Most studies focus on the surface wear morphology and wear amount, but it is relatively difficult to characterize the wear evaluation of cartilage. Also, there is little study of the evolution of cartilage after wear and the relationship among cartilage morphology, material friction, and wear based on biological morphology. Herein, a HE staining method was used to explore the tribological characteristics of articular cartilage. The wear mechanism of cartilage and the relationship among cartilage morphology, friction, and wear under different joint friction pairs, loads, and time were analyzed. The tribological differences between the hard–soft and soft–soft contact pairs were compared, which provided a theoretical basis for the selection of hemi hip joint materials.

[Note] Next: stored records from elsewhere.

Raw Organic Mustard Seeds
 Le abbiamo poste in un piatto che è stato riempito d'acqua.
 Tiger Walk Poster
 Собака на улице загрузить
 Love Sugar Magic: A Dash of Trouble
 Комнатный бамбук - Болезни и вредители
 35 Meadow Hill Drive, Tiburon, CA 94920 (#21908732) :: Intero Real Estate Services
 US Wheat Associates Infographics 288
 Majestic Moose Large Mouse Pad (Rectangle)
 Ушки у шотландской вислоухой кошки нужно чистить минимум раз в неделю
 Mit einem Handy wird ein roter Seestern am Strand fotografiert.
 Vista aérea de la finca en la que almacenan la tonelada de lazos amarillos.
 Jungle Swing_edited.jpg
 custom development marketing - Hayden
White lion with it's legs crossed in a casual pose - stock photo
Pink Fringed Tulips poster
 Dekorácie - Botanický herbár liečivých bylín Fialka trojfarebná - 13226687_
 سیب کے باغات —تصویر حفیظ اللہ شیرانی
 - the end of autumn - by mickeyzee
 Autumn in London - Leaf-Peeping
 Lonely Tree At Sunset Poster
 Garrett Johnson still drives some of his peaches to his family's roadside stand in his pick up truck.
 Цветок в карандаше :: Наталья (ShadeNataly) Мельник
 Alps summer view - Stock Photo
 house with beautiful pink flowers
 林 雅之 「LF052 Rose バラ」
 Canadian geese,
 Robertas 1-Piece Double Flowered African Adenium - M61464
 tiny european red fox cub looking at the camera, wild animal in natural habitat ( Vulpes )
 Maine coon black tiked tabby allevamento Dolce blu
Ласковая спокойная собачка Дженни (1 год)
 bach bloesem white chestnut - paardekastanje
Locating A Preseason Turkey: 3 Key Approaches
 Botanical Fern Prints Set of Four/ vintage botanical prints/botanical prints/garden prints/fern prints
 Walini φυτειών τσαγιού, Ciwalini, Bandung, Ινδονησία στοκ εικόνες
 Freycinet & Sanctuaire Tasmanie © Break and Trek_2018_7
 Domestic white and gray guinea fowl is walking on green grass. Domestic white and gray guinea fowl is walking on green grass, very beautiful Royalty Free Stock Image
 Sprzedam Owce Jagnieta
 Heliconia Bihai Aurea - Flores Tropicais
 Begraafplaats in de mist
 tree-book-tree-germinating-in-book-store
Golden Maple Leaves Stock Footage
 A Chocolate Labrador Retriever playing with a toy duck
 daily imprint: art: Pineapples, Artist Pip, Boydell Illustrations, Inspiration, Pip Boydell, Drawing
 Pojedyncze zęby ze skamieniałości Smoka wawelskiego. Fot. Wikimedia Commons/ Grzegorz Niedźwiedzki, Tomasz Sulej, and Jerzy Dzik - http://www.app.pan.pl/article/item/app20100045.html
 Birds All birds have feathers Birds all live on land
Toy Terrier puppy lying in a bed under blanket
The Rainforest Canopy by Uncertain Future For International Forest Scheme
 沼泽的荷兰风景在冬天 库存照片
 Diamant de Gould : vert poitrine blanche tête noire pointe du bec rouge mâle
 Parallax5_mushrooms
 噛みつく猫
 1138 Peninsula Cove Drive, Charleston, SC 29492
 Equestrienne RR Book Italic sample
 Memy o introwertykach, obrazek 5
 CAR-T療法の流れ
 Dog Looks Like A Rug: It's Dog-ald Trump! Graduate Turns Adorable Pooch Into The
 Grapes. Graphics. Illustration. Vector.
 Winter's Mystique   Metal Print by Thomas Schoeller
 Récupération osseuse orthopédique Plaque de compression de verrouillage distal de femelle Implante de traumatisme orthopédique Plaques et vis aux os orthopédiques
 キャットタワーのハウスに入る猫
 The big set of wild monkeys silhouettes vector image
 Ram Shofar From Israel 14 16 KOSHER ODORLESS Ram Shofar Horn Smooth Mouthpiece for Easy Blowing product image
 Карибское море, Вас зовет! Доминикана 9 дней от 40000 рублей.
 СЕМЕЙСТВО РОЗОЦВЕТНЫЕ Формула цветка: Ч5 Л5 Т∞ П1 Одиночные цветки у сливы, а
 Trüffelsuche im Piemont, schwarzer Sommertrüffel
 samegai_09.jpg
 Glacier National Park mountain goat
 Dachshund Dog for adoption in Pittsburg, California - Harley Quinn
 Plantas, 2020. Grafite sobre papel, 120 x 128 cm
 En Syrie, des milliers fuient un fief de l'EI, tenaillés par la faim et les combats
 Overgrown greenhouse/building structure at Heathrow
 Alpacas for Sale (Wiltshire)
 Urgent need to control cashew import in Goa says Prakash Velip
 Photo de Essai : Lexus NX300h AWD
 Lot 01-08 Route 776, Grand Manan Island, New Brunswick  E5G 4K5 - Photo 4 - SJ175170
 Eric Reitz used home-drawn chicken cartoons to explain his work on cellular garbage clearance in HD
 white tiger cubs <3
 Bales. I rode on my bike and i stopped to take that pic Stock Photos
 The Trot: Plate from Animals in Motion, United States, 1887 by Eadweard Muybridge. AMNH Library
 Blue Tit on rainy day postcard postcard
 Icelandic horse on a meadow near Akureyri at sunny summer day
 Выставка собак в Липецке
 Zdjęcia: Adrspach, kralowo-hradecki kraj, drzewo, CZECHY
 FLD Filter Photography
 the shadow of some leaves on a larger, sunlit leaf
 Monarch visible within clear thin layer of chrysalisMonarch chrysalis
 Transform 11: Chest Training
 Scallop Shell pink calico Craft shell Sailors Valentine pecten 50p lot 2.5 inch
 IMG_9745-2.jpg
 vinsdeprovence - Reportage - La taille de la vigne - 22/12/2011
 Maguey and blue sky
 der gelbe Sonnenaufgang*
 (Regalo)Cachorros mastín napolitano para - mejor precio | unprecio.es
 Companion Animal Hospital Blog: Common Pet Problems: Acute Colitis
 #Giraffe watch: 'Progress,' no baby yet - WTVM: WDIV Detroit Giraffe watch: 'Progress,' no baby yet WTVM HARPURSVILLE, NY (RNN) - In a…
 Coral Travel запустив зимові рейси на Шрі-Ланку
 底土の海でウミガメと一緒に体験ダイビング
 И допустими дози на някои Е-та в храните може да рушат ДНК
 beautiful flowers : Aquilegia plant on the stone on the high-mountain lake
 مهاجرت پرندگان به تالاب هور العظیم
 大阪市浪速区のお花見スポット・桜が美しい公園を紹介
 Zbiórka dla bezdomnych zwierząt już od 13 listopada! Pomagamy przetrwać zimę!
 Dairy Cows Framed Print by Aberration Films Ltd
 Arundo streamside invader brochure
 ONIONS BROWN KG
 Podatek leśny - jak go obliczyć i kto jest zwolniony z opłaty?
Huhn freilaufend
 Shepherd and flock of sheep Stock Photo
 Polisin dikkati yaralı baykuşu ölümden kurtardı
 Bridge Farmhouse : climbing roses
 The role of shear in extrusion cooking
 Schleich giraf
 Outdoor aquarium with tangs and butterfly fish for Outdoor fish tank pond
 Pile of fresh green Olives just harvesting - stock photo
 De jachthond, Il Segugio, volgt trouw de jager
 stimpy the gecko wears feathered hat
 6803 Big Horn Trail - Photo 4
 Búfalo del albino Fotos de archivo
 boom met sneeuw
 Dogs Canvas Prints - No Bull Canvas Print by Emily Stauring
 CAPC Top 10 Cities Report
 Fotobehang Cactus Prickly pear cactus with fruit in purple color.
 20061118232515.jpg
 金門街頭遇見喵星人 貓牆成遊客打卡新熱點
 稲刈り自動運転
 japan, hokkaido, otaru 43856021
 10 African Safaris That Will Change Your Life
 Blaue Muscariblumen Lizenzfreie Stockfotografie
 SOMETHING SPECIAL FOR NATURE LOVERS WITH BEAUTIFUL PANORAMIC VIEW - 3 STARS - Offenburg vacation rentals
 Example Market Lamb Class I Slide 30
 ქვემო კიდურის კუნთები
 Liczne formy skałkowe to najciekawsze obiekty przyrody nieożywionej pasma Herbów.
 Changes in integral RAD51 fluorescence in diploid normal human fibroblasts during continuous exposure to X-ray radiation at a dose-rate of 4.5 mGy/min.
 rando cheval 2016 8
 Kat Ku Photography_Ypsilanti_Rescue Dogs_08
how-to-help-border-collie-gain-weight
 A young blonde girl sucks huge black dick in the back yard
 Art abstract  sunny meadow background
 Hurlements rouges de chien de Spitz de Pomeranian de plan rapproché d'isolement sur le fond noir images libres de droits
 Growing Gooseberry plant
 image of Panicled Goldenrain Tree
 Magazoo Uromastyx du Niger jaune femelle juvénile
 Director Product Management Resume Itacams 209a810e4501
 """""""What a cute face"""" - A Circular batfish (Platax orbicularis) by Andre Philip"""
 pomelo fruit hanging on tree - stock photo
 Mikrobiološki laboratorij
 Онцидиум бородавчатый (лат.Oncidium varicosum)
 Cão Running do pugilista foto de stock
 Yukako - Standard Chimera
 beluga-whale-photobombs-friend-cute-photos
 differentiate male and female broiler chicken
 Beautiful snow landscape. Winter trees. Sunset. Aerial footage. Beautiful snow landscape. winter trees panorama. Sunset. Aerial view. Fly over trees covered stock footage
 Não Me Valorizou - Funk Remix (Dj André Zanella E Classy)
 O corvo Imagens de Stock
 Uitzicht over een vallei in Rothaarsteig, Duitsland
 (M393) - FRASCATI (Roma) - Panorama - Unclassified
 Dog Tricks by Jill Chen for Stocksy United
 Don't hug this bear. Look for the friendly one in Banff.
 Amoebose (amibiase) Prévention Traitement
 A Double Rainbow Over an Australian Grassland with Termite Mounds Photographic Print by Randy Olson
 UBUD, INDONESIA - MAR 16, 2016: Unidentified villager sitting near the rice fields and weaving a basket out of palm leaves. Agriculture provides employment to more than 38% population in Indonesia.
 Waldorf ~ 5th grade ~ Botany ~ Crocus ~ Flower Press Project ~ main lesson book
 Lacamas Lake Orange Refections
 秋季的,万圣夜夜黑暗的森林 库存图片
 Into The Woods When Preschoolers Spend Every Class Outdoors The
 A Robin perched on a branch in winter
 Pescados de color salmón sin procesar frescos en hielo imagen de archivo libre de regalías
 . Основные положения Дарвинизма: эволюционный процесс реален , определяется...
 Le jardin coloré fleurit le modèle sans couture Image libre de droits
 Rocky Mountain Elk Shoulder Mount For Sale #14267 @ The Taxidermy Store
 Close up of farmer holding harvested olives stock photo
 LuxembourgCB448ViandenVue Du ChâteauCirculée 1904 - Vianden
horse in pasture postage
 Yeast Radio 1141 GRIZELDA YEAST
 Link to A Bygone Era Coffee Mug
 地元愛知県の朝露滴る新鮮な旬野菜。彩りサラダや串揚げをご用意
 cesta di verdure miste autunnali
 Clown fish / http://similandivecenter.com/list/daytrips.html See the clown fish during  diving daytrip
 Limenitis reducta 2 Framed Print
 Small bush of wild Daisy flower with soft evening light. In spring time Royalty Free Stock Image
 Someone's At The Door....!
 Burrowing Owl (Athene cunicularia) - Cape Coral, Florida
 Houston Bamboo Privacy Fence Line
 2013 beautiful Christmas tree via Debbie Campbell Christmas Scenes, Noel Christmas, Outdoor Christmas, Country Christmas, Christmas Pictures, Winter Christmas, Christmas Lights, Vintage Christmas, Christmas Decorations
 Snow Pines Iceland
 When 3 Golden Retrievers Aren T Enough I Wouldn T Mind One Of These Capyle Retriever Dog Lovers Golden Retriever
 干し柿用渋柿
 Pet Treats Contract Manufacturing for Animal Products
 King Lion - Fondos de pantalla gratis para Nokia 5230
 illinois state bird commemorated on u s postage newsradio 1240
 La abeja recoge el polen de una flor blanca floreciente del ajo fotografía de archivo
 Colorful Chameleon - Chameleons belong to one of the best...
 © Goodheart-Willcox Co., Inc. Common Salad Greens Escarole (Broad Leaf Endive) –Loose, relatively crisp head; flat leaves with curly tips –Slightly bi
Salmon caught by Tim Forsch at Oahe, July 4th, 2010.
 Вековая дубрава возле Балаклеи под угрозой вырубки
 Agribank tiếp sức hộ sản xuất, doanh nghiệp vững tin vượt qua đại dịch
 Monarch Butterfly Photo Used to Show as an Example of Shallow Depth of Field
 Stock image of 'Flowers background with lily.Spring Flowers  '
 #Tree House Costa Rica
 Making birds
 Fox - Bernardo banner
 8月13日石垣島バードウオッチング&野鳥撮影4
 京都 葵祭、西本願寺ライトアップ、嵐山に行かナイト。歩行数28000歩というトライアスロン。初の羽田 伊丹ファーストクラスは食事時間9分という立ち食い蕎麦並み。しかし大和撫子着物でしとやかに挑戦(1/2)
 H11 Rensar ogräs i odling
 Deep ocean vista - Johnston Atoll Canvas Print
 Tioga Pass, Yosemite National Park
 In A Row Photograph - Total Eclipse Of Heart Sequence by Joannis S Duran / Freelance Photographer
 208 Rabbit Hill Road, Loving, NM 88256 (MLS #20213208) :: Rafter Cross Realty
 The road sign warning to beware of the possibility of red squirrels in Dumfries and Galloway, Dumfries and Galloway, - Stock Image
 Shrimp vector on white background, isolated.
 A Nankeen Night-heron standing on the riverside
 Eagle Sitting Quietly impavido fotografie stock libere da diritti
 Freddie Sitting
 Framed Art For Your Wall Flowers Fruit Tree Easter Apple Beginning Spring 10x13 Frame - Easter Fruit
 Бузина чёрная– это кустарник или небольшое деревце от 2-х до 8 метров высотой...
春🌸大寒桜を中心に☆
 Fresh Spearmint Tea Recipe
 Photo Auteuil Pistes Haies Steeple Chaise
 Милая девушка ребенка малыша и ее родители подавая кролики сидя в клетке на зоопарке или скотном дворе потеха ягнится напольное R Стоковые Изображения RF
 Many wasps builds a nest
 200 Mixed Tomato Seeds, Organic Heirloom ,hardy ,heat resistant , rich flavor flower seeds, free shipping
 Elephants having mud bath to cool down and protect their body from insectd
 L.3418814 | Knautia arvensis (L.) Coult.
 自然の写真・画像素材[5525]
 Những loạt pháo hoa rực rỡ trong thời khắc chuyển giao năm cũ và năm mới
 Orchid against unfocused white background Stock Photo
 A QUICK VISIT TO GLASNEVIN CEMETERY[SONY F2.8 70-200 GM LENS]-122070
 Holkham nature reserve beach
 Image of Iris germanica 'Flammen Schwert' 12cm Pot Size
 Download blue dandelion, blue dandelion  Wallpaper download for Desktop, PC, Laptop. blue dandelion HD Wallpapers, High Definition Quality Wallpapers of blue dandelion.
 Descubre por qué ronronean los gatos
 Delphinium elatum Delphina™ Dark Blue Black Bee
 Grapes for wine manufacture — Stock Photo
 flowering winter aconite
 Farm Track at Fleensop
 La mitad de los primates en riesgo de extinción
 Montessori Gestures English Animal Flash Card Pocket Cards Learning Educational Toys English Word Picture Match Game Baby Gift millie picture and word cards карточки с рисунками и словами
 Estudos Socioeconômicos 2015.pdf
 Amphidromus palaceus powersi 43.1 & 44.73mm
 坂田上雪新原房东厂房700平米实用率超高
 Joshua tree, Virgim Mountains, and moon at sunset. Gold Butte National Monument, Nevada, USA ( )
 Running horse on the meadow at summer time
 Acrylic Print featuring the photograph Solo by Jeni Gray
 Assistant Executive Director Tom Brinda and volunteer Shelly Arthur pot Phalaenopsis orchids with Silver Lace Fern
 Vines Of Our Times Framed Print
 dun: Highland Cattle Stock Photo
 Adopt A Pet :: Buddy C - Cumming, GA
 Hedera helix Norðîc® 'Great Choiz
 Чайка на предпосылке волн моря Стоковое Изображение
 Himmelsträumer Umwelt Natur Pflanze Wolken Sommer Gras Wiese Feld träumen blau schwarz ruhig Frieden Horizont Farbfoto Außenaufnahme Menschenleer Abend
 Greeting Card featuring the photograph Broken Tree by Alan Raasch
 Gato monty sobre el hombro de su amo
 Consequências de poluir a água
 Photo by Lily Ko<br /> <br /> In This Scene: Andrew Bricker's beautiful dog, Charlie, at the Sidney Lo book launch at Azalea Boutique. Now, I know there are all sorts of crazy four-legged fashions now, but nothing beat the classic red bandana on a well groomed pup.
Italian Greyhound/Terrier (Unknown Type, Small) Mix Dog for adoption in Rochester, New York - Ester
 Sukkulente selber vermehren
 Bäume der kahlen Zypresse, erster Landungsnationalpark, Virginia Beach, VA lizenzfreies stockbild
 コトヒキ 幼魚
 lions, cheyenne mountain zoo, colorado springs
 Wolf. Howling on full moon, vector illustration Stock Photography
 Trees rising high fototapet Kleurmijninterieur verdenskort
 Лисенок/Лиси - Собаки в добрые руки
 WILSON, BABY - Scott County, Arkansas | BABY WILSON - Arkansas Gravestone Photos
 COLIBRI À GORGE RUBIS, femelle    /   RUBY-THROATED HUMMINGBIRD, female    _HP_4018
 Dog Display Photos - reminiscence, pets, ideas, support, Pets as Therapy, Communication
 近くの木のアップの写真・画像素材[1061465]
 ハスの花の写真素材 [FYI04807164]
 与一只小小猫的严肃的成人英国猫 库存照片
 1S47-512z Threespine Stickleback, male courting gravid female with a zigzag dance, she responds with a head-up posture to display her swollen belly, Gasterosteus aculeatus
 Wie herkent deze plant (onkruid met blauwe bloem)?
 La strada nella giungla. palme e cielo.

Natural articular cartilage was obtained from an 18-month-old adult femur, obtained within 4 h after slaughter, stored in physiological saline within 36 h, and stored frozen in a −20 °C cryostat for testing. For cartilage samples with different times in vitro, frozen spare articular cartilage was thawed at room temperature and stored in 37 °C incubators for 1, 2, and 3 h. The flat area of the cartilage center was selected to be processed into a disc ∅ 25 × 8 mm by using a ∅ 25 mm hollow drill bit, and then the lower surface cut and polished to ensure a level of the bottom surface of the sample. PEEK, CoCrMo alloy, and zirconia ceramic were selected as accessory materials of cartilage in a 10 mm diameter ball. PEEK was purchased from Jiangsu Aokangni Medical Technology Development Co., Ltd.; CoCrMo alloy and ceramics were purchased from Shanghai Shibo Metal Products Co., Ltd. The material properties are shown in Table 1.

Table 1 Physical and mechanical properties [2, 20]


Creep test

The effects of different times in vitro and different contact pairs on the creep behavior of articular cartilage were investigated using the friction and wear tester (Purchased from Rtec Instrument Technology Co., Ltd). The experimental parameters are shown in Table 2, and the schematic diagram of the experimental device is shown in Fig. 1.

Table 2 Creep test parameters
Fig. 1

The creep experimental device schematic

Tribological test

The effects of friction pairs, normal loads, and friction time on the tribological behavior of joint material were investigated using the friction and wear tester (Rtec Instrument Technology Co., Ltd. (Nanjing)). The experimental parameters are shown in Table 3, and a schematic of the experimental device is shown in Fig. 2.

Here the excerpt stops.